• **Your tasks**
[A] In the snow plow thread, what reason does SidecarFlip give for chaining only the front tires?
[B] Extend the snow plow thread onward from the end of its last post.
:: Page ::
# Mounting snow plow



## BX2200 (12 mo ago)

I have a BX2200 that we just bought. It has a belly mower but no hydraulic hooked up at all what do I need , I think their is an extra piece that I need under the front ?


----------



## SidecarFlip (Mar 25, 2021)

Not a clue. I just mounted my 10 foot power angle plow on the front of my M9 cab tractor. The plow subframe is welded to an ATI SSQA quick attach plate than mates to the loader arm mounted SSQA. Takes about 5 minutes to mount and dismount.

We are supposed to get hammered. Tonight rain turning to ice to snow and snow for 2 days with accumulations in the 18-20" range. I'll be plowing in a tee shirt with the stereo playing my favorite country music CD's.

Hardest part is putting the chains on the front tires. I only chain up the front, none needed out back and only reason I chain the front is to mitigate plow steer. A 10 foot wide plow likes to steer you too much in heavy snow. Could have went smaller but I figured bigger is better and I got a deal on the plow anyway.

Left the blower off this time, too lazy to deal with it...


----------



## JeremyBX (Jul 31, 2020)

BX2200 said:


> I have a BX2200 that we just bought. It has a belly mower but no hydraulic hooked up at all what do I need , I think their is an extra piece that I need under the front ?


I have a BX2200 with a MMM, front end loader and 3 pt in the back.

Do you have a cat 1 3pt hitch in the back that goes up and down? If so, the easiest/fastest way to be able to remove snow with it will be to get a rear blade. You can at it at and angle and either push or pull the snow with it.
:::
:: Given entries ::
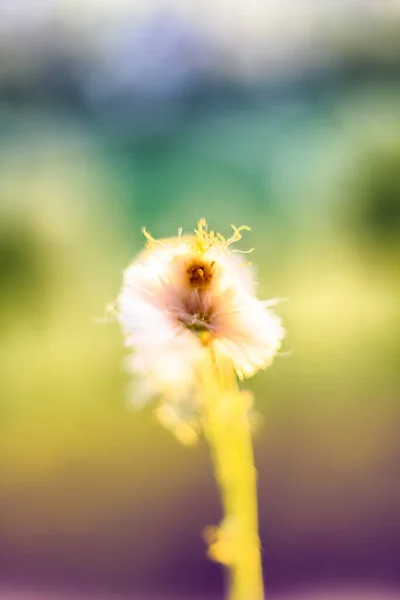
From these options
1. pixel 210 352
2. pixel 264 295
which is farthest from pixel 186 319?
:::
:: Given entries ::
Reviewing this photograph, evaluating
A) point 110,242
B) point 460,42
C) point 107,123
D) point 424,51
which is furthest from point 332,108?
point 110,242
:::
• **Exercise results**
[A] To mitigate plow steer.

[B]
As far as adding hydraulics for a FEL, front mount plow etc. I believe you have to add a hydraulic block to the side of the trans/hydraulic system. It is located on the drivers/left hand side behind the rear wheel. Then there are 3 hard lines with quick connects that run up towards the front and terminate on the passenger/right side of the engine. 

If you enjoy fabrication, I am sure you could adapt or make a plow and mount it to the tractor frame in front without hydraulics.


Sent from my iPhone using Tapatalk


----------



## unsquidly (Jul 13, 2021)

BX2200 said:


> I have a BX2200 that we just bought. It has a belly mower but no hydraulic hooked up at all what do I need , I think their is an extra piece that I need under the front ?



Does the tractor have a FEL, (Front end loader)? If so, you might try something like this....



https://earthandturfattachments.com/snow-plows-kubota-clamp-mounts/


----------



## pogobill (Jan 31, 2012)

Doesn't sound like there is any front end loader by the OP description !?!


----------



## unsquidly (Jul 13, 2021)

pogobill said:


> Doesn't sound like there is any front end loader by the OP description !?!



I think that I missed that "under the front" part when I read his post.....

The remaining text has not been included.